Koi love pond plants. They especially love to eat pond plants. But, there’s hope. Here are a few of our favorite tricks for keeping koi and aquatic plants in your backyard pond. Whatever you try, remember that every koi is different. These tricks have fooled our koi, but that doesn’t mean they will fool your koi too.
Create a koi-free zone for your water plants. Use chicken wire or heavy plastic netting to fence off an area of your pond, creating a koi-free safe zone for your pond plants. Take time to ensure that there are no holes or weak points where your koi can slip through. For best results, allow the fencing material to extend above the water’s surface an inch or two. Finally, be careful to use heavy gauge netting or fencing — the fine bird netting could catch and tangle your fishes’ fins.

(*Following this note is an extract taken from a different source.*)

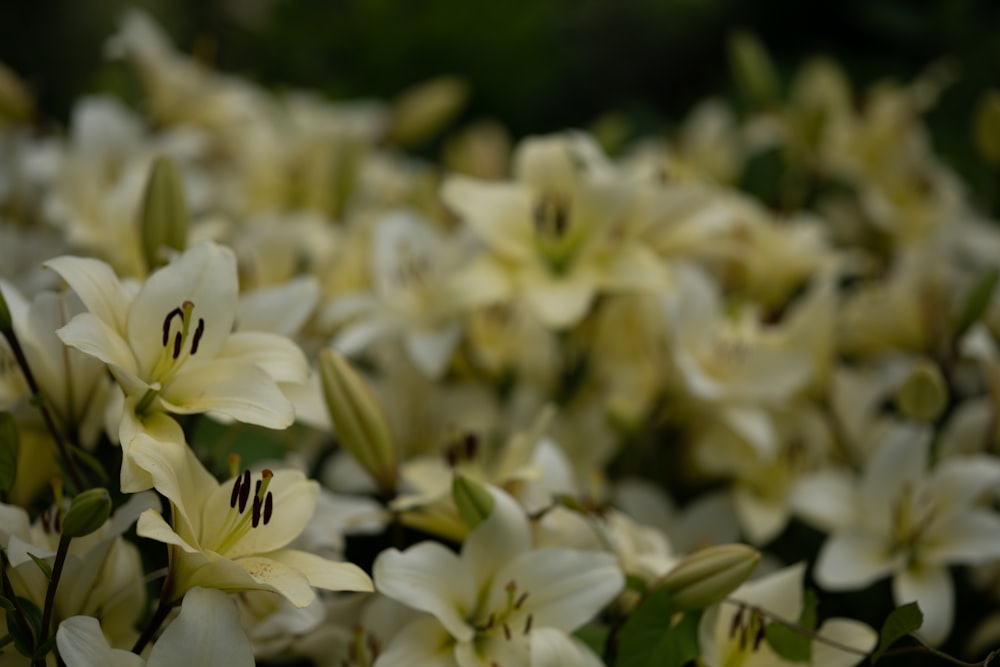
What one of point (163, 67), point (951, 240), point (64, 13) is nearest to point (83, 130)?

If you have the space, you can take this idea one step further, and actually construct a second pond for your plants. A small pond sited above your koi pond will keep your plants safely away from the koi, and will also give you the opportunity to incorporate a waterfall or stream into your backyard water garden.
Use floating plant baskets to protect delicate floating and oxygenating plants. Empty pond plant baskets will float right at the water’s surface, creating a floating barrier between your pond plants and the hungry koi. This is a great way to combine floating plants — water hyacinth, water lettuce, frogbit, water poppy — with koi. This technique also works for submerged and oxygenating plants, such as anacharis, parrot’s feather or bacopa. Take care: aggressive koi may figure out how to tip the baskets, and water falls or fountains could flip the baskets too.

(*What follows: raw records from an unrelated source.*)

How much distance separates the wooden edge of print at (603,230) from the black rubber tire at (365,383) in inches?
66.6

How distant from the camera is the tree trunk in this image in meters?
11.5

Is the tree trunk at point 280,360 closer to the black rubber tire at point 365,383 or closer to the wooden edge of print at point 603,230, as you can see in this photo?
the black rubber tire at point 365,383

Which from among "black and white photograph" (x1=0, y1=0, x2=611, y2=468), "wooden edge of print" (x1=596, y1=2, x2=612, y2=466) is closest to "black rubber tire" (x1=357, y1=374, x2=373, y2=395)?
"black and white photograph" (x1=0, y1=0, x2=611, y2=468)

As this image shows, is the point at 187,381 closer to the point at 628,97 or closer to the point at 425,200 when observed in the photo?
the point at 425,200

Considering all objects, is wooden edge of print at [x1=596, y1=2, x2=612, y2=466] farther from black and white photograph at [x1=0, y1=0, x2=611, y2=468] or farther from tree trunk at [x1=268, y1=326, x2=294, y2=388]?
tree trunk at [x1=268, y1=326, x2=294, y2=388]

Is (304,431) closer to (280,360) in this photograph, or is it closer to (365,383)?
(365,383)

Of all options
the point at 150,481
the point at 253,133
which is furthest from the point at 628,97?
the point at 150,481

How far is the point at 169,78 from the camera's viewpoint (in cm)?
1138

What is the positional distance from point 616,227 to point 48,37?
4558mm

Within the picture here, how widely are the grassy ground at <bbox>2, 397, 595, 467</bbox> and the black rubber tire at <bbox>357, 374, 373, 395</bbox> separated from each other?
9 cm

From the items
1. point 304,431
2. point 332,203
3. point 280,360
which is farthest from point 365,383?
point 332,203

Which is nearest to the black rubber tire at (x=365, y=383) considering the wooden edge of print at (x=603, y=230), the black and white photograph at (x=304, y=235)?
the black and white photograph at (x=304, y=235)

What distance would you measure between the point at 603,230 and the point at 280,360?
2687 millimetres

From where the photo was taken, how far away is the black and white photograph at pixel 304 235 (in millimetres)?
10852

Grow koi safe pond plants. Koi will eat almost anything, but thick-stemmed water plants are generally pretty safe. Lotus, umbrella palm, cattail and other sturdy reeds and rushes can often withstand their hungry assaults. Less-aggessive koi may even let you grow water lilies. Some koi will dig up pond plant roots, so you may want to protect your plants by covering their pots with thick wire or heavy stones.